Kapuyt, a tengu wizard, was among the first to move to the Valley of Delights to do her research, happy to be protected from torch-wielding mobs or summary arrests by enlightened nobles. Highly respected, she was also the object of an unfortunate stereotype: the crow feature of her heritage made everyone assume she would deal with birds. Kapuyt’s interest was botany, especially flowers (which, to be honest, would be stereotypical in the Beast Nations), making her annoyed at the numerous request for chicken feeds or peacock cosmetics. Circumstances (or maybe destiny) eventually pushed her to embrace others’ assumptions and became a “bird specialist”, creating one of the most successful chimeras: the Cobalt Goose.
Kapuyt was studying a species of hydrangeas that, while proving excellent as a reagent to extend the effect of potions, had the unfortunate side effect of turning the consumer’s hair blue.
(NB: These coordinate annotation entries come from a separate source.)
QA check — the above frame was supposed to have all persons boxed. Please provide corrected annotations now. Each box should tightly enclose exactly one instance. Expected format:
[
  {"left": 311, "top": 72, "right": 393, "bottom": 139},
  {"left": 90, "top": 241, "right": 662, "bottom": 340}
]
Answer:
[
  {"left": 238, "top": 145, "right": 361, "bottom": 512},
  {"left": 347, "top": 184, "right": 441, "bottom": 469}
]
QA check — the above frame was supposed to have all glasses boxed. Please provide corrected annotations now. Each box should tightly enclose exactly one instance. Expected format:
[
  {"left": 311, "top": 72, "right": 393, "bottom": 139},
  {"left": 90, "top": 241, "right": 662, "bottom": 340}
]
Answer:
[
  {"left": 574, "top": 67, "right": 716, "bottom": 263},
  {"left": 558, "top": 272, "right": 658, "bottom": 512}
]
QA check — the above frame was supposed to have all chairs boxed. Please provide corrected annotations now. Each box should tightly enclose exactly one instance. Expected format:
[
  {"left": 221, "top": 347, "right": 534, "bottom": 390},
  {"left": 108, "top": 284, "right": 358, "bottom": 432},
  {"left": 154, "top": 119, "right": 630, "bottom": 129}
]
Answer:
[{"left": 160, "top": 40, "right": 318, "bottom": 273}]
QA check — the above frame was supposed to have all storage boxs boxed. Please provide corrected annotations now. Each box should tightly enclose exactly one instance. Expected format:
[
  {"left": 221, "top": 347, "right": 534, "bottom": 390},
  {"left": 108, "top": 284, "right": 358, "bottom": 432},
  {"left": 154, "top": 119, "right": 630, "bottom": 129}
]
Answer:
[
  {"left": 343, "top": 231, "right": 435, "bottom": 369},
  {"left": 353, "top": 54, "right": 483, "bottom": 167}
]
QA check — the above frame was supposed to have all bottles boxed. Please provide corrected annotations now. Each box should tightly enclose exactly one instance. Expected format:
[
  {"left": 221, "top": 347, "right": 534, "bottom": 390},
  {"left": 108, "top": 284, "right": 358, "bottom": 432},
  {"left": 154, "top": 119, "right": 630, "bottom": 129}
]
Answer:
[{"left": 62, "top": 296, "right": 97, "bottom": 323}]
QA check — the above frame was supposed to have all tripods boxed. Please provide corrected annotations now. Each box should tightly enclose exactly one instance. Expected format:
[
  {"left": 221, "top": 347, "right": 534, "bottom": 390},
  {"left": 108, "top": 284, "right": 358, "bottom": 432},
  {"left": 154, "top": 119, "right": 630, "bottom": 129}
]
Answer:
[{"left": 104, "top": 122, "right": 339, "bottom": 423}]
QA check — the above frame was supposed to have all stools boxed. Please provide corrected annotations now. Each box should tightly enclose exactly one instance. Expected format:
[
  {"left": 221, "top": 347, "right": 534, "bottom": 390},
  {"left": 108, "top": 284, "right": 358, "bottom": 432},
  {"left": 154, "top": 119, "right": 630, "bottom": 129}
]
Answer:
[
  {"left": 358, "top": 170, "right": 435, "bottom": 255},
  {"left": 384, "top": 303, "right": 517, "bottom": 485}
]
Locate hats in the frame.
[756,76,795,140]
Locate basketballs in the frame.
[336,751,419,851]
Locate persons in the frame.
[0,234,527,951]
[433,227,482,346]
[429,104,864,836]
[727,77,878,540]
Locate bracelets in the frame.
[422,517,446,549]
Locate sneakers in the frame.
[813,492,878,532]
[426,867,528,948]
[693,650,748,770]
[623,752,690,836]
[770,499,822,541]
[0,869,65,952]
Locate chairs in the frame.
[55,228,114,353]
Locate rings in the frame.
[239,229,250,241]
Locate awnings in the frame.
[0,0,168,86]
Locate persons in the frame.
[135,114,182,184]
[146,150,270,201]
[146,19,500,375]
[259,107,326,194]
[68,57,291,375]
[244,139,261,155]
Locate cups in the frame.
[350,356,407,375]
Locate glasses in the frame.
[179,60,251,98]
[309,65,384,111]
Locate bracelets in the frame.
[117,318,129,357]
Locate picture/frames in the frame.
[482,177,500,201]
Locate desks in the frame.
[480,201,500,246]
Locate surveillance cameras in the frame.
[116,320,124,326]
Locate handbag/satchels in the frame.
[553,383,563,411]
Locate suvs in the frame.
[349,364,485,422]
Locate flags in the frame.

Technically is not the hair turning blue but the sebum, the natural grease of the scalp, which meant the hair also stained everything it touched. Kapuyt, as many magic scholars do, experiments on herself, turning her feathers blue. In an absent-minded moment, she took one of the feathers used instead of a quill. It kind of worked.
After this lucky accident, Kapuyt elaborates on a way to make self-inking quills. She “primed” some geese dipping their eggs in a special potion and then fed them hydrangeas and a special feeding made of wheat and cobalt salts. While growing the geese get bluer and bluer feathers, of a deep and vibrant hue. Feathers of such geese are imbued with an ink-like substance, making them writing utensils that last as long as an ordinary pen and inkwell.
The priming ointment and the cobalt feed are both magical but very easy to enchant, something an apprentice could easily do, and since hydrangeas are among the ingredient, they can stay active for weeks, making them able to be shipped.
In thirty years, Blue Geese farming has become an industry in Madomini. Kapuyt has become filthy rich selling the quills and the “protocol” to breed the birds. Now, in her twilight years, she retired, bleaching her feather white as a sign of a new phase: she is gone back to botany, spending her fortune to create the most beautiful and complete herbarium of the Empire. a garden guarded, of course, by a gaggle of blue geese.

The Blue Geese have become a staple of Maladomini farming and uses, customs, and stories have arisen. Shepherding geese has always been a kids’ job: the geese are aggressive enough to take care of themselves and their carer, so even a child can take a gaggle alone to pasture. The Cobalt Geese are quite an investment: the special feed needed to make the color vibrant has its cost and has to be dosed with care. Girls, with their reputation of being more mature than their brothers, have been usually tasked to care after them instead of boys. Handling the feeding stains the girls’ hands and gives them an exotic beauty mark: they have blue freckles.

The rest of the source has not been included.